- **Assignment**: In the side-hustle extract below, what role did the writer eventually hold with Miss DC?

- **Selected extract**:

== Segment start ==

Using this method, I was able to get access to numerous important events in my metro area, such as Congresswoman Nancy Pelosi’s talk, Washington DC Mayoral debates, and Yelp’s Annual Elite Party. I was even granted access to Washington Redskins Charity Fundraisers, where I got interviews with Kirk Cousins, Robert Griffin III, and John Wall of the Washington Wizards. I also filmed a documentary film for DC Fashion Week for free, which is now available on Amazon Video and Vimeo On-demand. Last but not least, I got permission to shoot at the Washington DC, Maryland, and Virginia beauty pageants, and I eventually became the official videographer of Miss DC. All work I did for free to build my portfolio and get social proof.
With these big names in my portfolio, I was ready to start charging for my work.
11. After 3-6 Months, Start Charging for Work
When your side hustle is still in its infancy, and you’re unsure whether you can even call yourself a “professional,” it can be difficult to know how much you should charge for your work. A lot of creative people who work on the side, such as illustrators, photographers or filmmakers spend a few years working for free, putting blood, sweat, and tears into their hobby with the ambition of one day gaining some profit out of it.
But, they wait too long.
If you already started working with some big names in the industry and have built a strong portfolio, then you can start charging for your work. Be careful, though; you must know how to ask for the right price if you want to stay competitive. Ask too much, and you might turn potential clients off; ask too little, and they’ll see you as an amateur, and you’ll end up doing only the boring stuff.

== Segment end ==

- **Material supplied**:
== Segment start ==

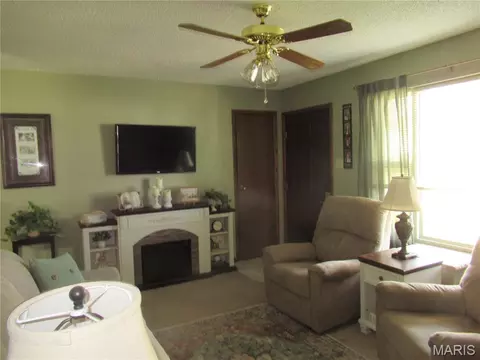 Other - 710 Sarah St, Sullivan, MO 63080 photo 1 of 7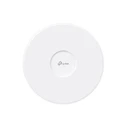 Access Point TP-Link BE3600 Ceiling Mount Wi-Fi 7
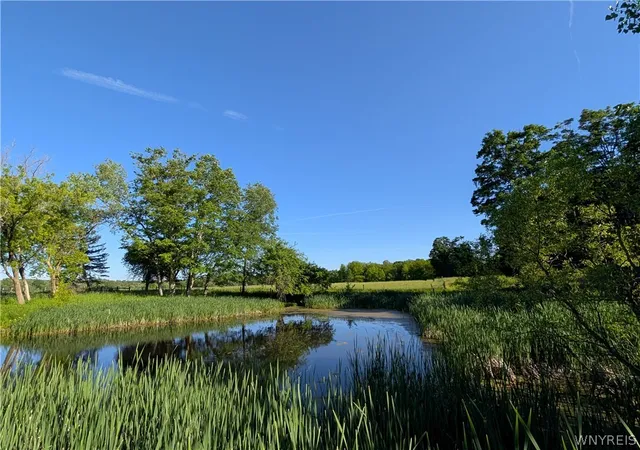 3rd image of 12351 Williston Rd, Marilla, NY 14004 | MLS# B1686612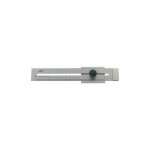 Trusquin 250mm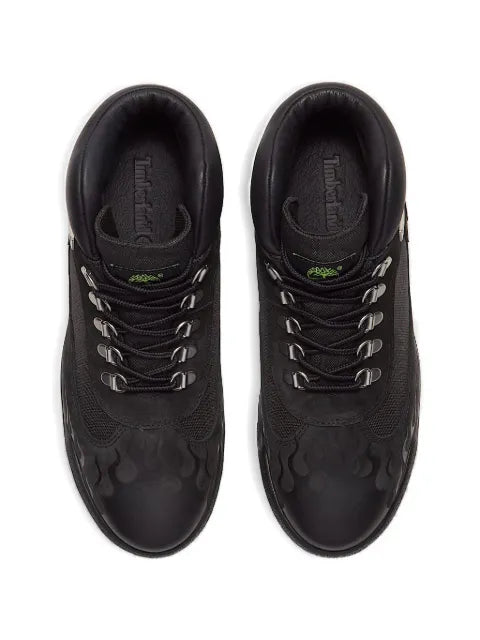 Timberland botas impermeables Loso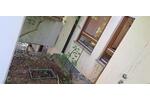 Terrassenwohnung Stuttgart Stuttgart-Nord - 1 Zimmer, 56 m&sup2;, 1.280&euro; | Angebot:26317446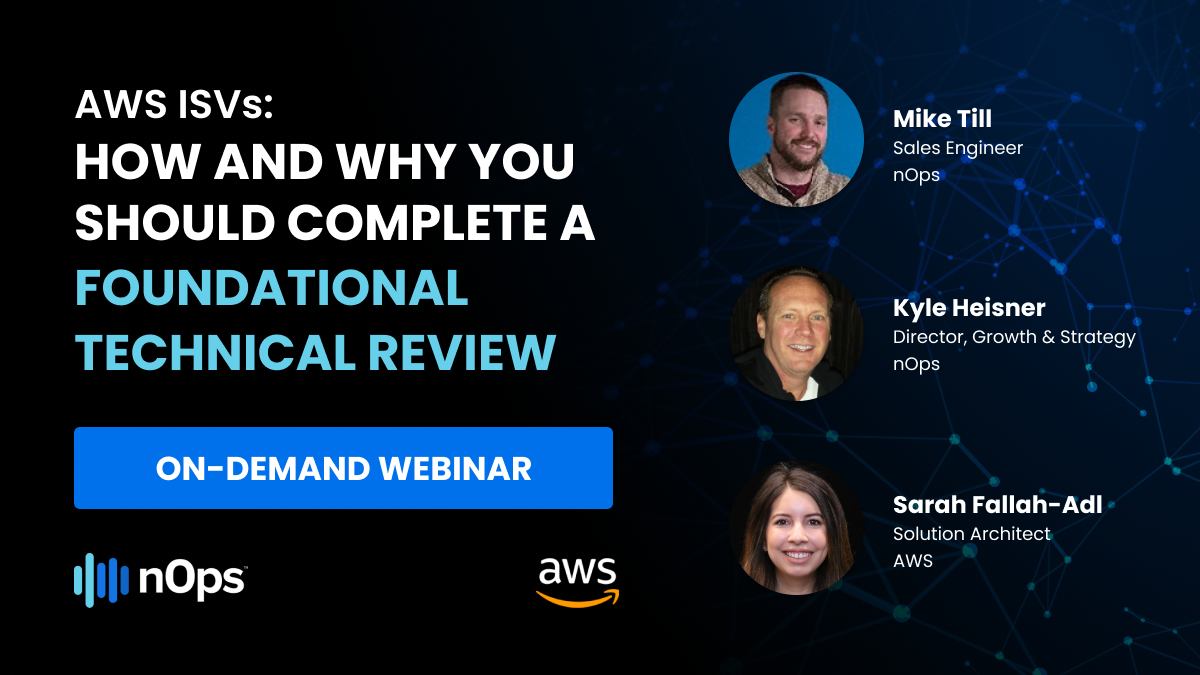 webinar-FTR-AWSISv-MT-ondemand webinar-FTR-AWSISv-MT-ondemand
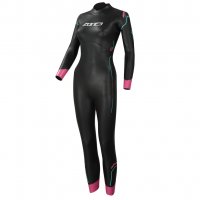 Zone3 Agile Wetsuit Womens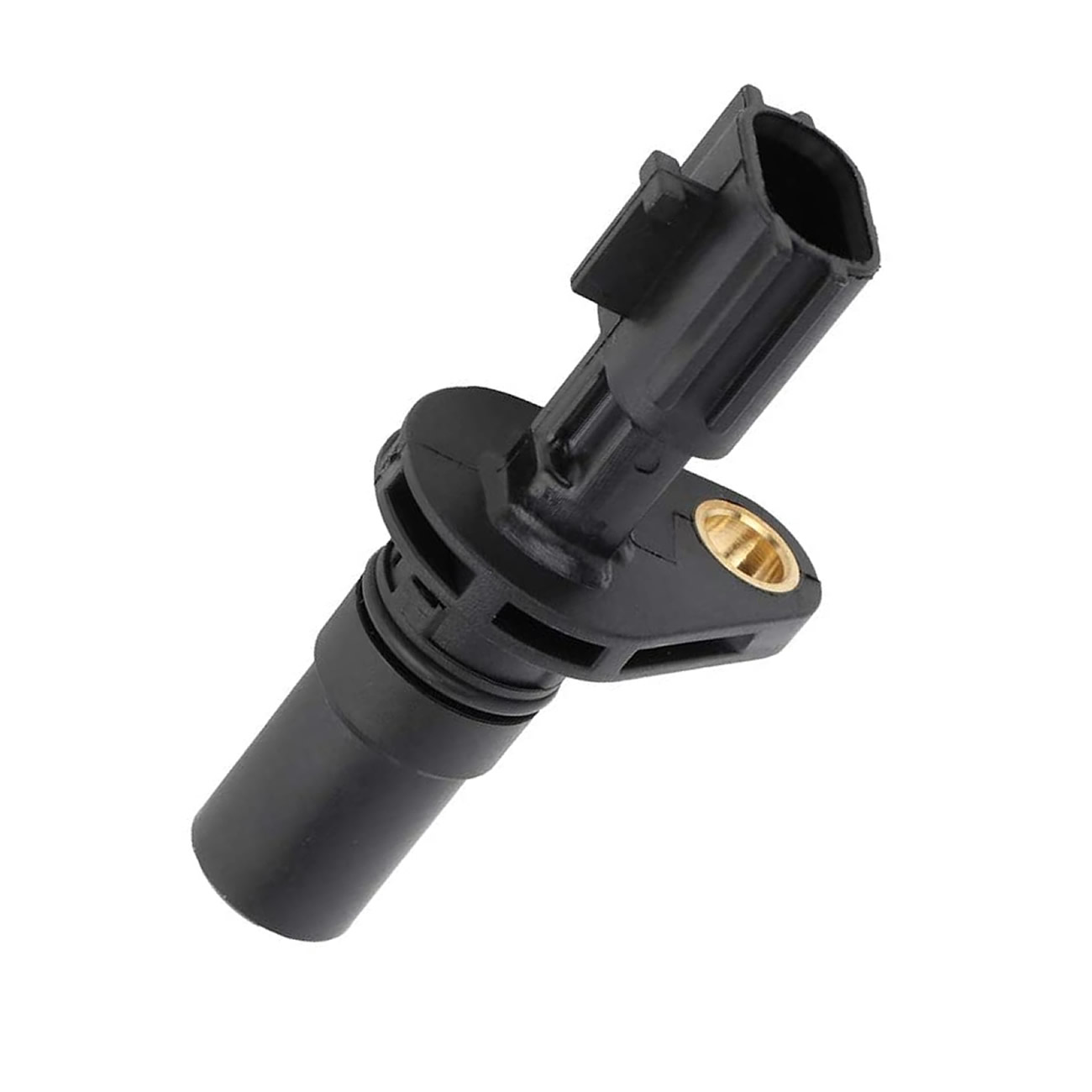 Sensor Rpm Caja Automatica Velocidad Nissan Versa Sentra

== Segment end ==

- **Task solution**: The writer became the official videographer of Miss DC.